In one fell swoop, the entire Royal Family is killed on accident, leaving England without Royalty or a King. Scrambling to find an heir to the throne, the search leads to Ralph Jones (John Goodman), a beer-guzzling bachelor whose job has been as a lounge singer at a dumpy Las Vegas casino for years. He is indeed the heir to be king, and when emissaries of England explain to him that he’ll be King for the rest of his life and live in castles and palaces and never have to work a day in his life again to make a living, he accepts the gig, not realizing how grave and serious his responsibilities will be. His advisor is a wise Lord named Willingham (Peter O’Toole, still with some fire in his eyes) who is immediately exasperated by Ralph’s antics and laziness (and his good ‘ole boy American qualities), but the British press eats the story up. Ralph takes his leisure and leaves the palace on his own and ends up at a strip club where he falls head over heels in love with a stripper named Miranda (Camile Coduri), but his advisors admonish and scold him for courting a commoner. Meanwhile, another Lord named Percival Graves (John Hurt) schemes to disgrace Ralph and force him to abdicate the throne, which leads to some uncomfortable developments with Miranda being the catalyst for Ralph’s undoing, but Ralph takes it all in stride because deep down he’s just a regular guy who never wanted to be the King in the first place.
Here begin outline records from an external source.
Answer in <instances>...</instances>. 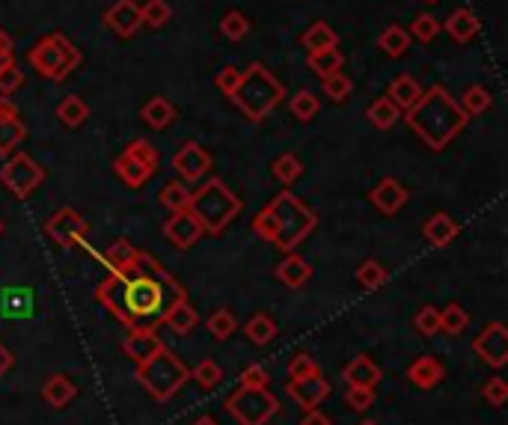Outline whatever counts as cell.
Masks as SVG:
<instances>
[{
  "label": "cell",
  "mask_w": 508,
  "mask_h": 425,
  "mask_svg": "<svg viewBox=\"0 0 508 425\" xmlns=\"http://www.w3.org/2000/svg\"><path fill=\"white\" fill-rule=\"evenodd\" d=\"M307 66L312 74L318 78H327L333 72H342L345 57L339 48H318V51H307Z\"/></svg>",
  "instance_id": "obj_30"
},
{
  "label": "cell",
  "mask_w": 508,
  "mask_h": 425,
  "mask_svg": "<svg viewBox=\"0 0 508 425\" xmlns=\"http://www.w3.org/2000/svg\"><path fill=\"white\" fill-rule=\"evenodd\" d=\"M172 167H176V173L181 176V182H200L202 176H209L211 169V155L205 152L200 143H185L179 149L176 155H172Z\"/></svg>",
  "instance_id": "obj_15"
},
{
  "label": "cell",
  "mask_w": 508,
  "mask_h": 425,
  "mask_svg": "<svg viewBox=\"0 0 508 425\" xmlns=\"http://www.w3.org/2000/svg\"><path fill=\"white\" fill-rule=\"evenodd\" d=\"M482 399L488 401L491 408H503L508 401V381L500 378V375L488 378V381H484V387H482Z\"/></svg>",
  "instance_id": "obj_52"
},
{
  "label": "cell",
  "mask_w": 508,
  "mask_h": 425,
  "mask_svg": "<svg viewBox=\"0 0 508 425\" xmlns=\"http://www.w3.org/2000/svg\"><path fill=\"white\" fill-rule=\"evenodd\" d=\"M0 315L6 322H27L36 315V295L30 285H6L0 289Z\"/></svg>",
  "instance_id": "obj_14"
},
{
  "label": "cell",
  "mask_w": 508,
  "mask_h": 425,
  "mask_svg": "<svg viewBox=\"0 0 508 425\" xmlns=\"http://www.w3.org/2000/svg\"><path fill=\"white\" fill-rule=\"evenodd\" d=\"M414 327L423 336H437L440 333V310L435 304L419 306V313L414 315Z\"/></svg>",
  "instance_id": "obj_48"
},
{
  "label": "cell",
  "mask_w": 508,
  "mask_h": 425,
  "mask_svg": "<svg viewBox=\"0 0 508 425\" xmlns=\"http://www.w3.org/2000/svg\"><path fill=\"white\" fill-rule=\"evenodd\" d=\"M21 87H24V72L18 69V63H6L4 69H0V95L9 99V95H15Z\"/></svg>",
  "instance_id": "obj_50"
},
{
  "label": "cell",
  "mask_w": 508,
  "mask_h": 425,
  "mask_svg": "<svg viewBox=\"0 0 508 425\" xmlns=\"http://www.w3.org/2000/svg\"><path fill=\"white\" fill-rule=\"evenodd\" d=\"M161 348H164V343H161L158 331H128L122 343V354L128 360H134V366H140L146 360H152Z\"/></svg>",
  "instance_id": "obj_20"
},
{
  "label": "cell",
  "mask_w": 508,
  "mask_h": 425,
  "mask_svg": "<svg viewBox=\"0 0 508 425\" xmlns=\"http://www.w3.org/2000/svg\"><path fill=\"white\" fill-rule=\"evenodd\" d=\"M473 354L493 369H503L508 363V327L503 322H493L482 327V333L473 339Z\"/></svg>",
  "instance_id": "obj_12"
},
{
  "label": "cell",
  "mask_w": 508,
  "mask_h": 425,
  "mask_svg": "<svg viewBox=\"0 0 508 425\" xmlns=\"http://www.w3.org/2000/svg\"><path fill=\"white\" fill-rule=\"evenodd\" d=\"M271 173H274L277 182H283L288 188V185H295L300 176H304V161H300L295 152H283L271 164Z\"/></svg>",
  "instance_id": "obj_40"
},
{
  "label": "cell",
  "mask_w": 508,
  "mask_h": 425,
  "mask_svg": "<svg viewBox=\"0 0 508 425\" xmlns=\"http://www.w3.org/2000/svg\"><path fill=\"white\" fill-rule=\"evenodd\" d=\"M13 363H15L13 352H9V348H6L4 343H0V378H4L9 369H13Z\"/></svg>",
  "instance_id": "obj_58"
},
{
  "label": "cell",
  "mask_w": 508,
  "mask_h": 425,
  "mask_svg": "<svg viewBox=\"0 0 508 425\" xmlns=\"http://www.w3.org/2000/svg\"><path fill=\"white\" fill-rule=\"evenodd\" d=\"M238 387H253V390H271V375L265 366H247L238 375Z\"/></svg>",
  "instance_id": "obj_53"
A fun and good-natured comedy with a very appealing Goodman in his first top-billed film, King Ralph seems outlandish and absurd as a concept, but it works. There are some genuine laughs and a few cringe-worthy awkward moments in the movie, but it’s all in good fun, and director and screenwriter David S. Ward (The Sting) makes the movie move swiftly and lightly. Based on a novel by Emlyn Williams.
Mill Creek’s new Blu-ray release of King Ralph is presented in a nice high definition transfer, but doesn’t include any special features, other than a VHS-style slipcover. Affordably priced to own.